Son entourage ne comprend pas tout de suite sa reconversion : “il y avait des interrogations, des inquiétudes. Ce métier reste mal connu. Mais tous ont fini par me soutenir. Mon changement de vie en a même poussé certains à remettre en question leurs propres carrières". De par ses connaissances en agronomie, Cécile Thibaut est conduite à exercer des missions de recherche, à la ferme du Bec-Hellouin, dans l’Eure. Une exploitation spécialiste de la permaculture. “Je voulais être agricultrice, mais pas seulement dans les champs. Je me suis replongée dans mes anciens cours, puis j’ai réalisé une étude sur la viabilité économique des forêts-jardins”. En 2019, elle devient responsable des cultures maraîchères de la Ferme de Desnié, en Belgique.
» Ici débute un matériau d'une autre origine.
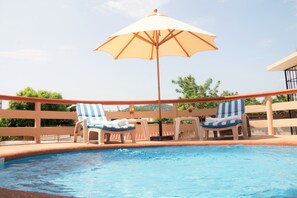 A poolside area with two lounge chairs and a large umbrella. - Casa Cerca del Mar (Zihuatanejo)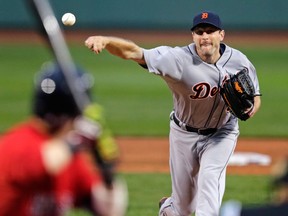 Tigers starting pitcher Max Scherzer, right, delivers a pitch in the first inning against the Red Sox at Fenway Park. (AP Photo/Charles Krupa)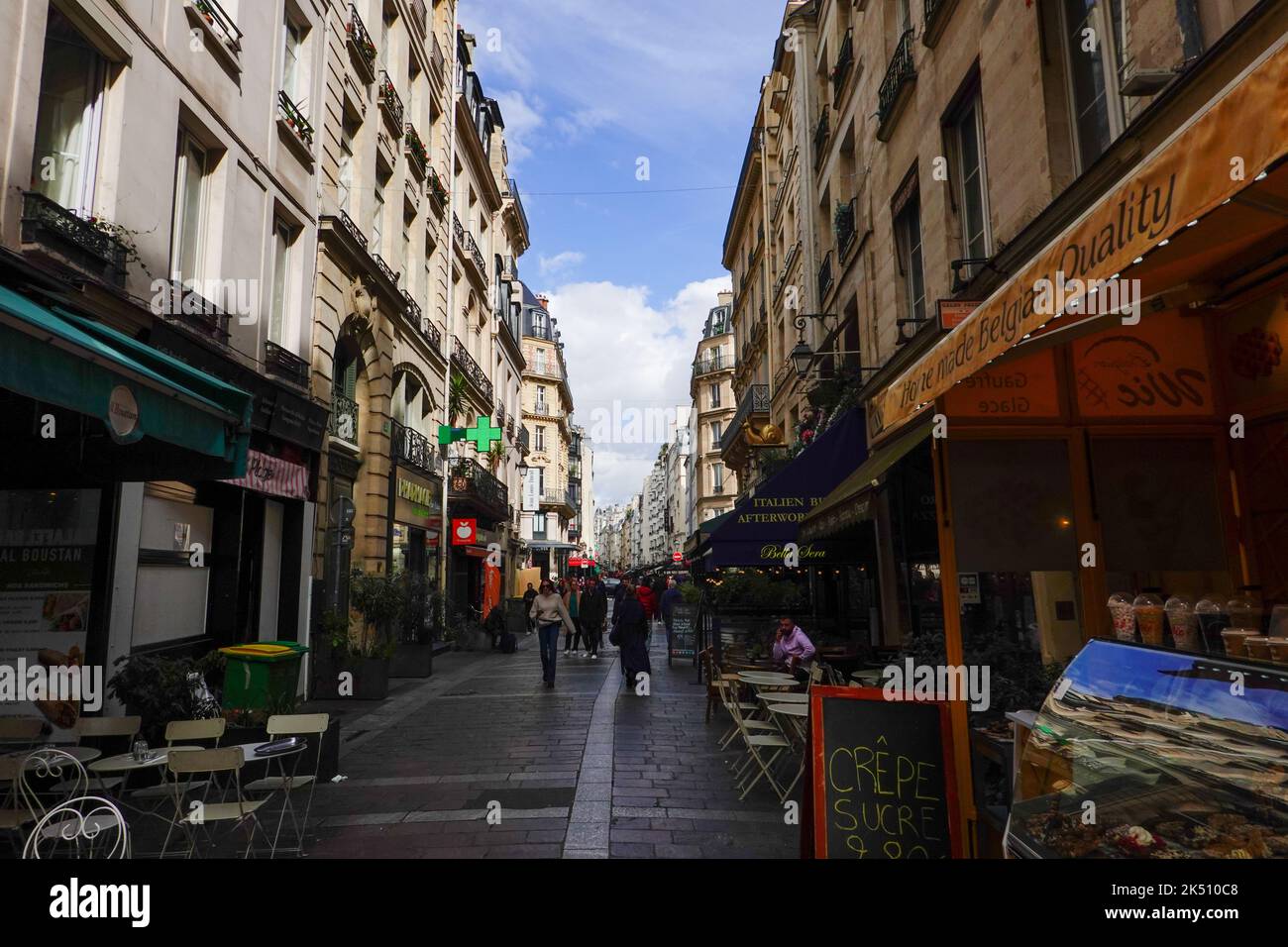 Busy rue Montorgueil shopping and eating district, with people, in the 2nd Arrondissement, Paris, France. Stock Photo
Tout en continuant, pendant le creux hivernal, de rédiger des rapports pour la ferme du Bec-Hellouin.
CONTINUER À INNOVER
Finalement, son métier demeure proche de ses anciennes expériences. “Il est très complet : à la fois opérationnel, avec des tâches manuelles, et entrepreneurial”. Elle encadre les ouvriers agricoles, gère la coopérative, la comptabilité et la vente des légumes. Elle mène aussi des recherches sur la régénération des sols. “L’éventail des possibles est infini. Je suis à la fois patron, cadre et ouvrier. Avec le bonheur d’être indépendante. Et d’apprendre constamment, tout en faisant quelque chose qui a du sens”. Sa reconversion n’a pas été facile : “j’ai démissionné, je suis parti sur les routes, sans certitudes. Mais ce fut une expérience extraordinaire”. Elle reconnaît que son métier peut être difficile :
“vous n’avez pas de vacances en même temps que les autres, vous travaillez jusqu’à 14 heures par jour l'été. Et cela demande de l’engagement physique”. “Mais jamais je ne regretterai d’avoir changé de voie. Et si je devais changer encore de cap un jour, ma reconversion m’a donné confiance en moi. J’ai compris que si je voulais apprendre un autre métier, j'en étais capable”, estime Cécile Thibaut.
“Je ne perçois pas mon travail comme pénible. Je ne renie pas mon passé de cadre, que je trouvais passionnant. Mais ce que je fais aujourd’hui, ce mélange de terrain et d’innovation, l'est tout autant. Changer d’univers demande de l’énergie. Mais faire quelque chose qui vous passionne et qui a du sens n’a pas de prix”, conclut-elle.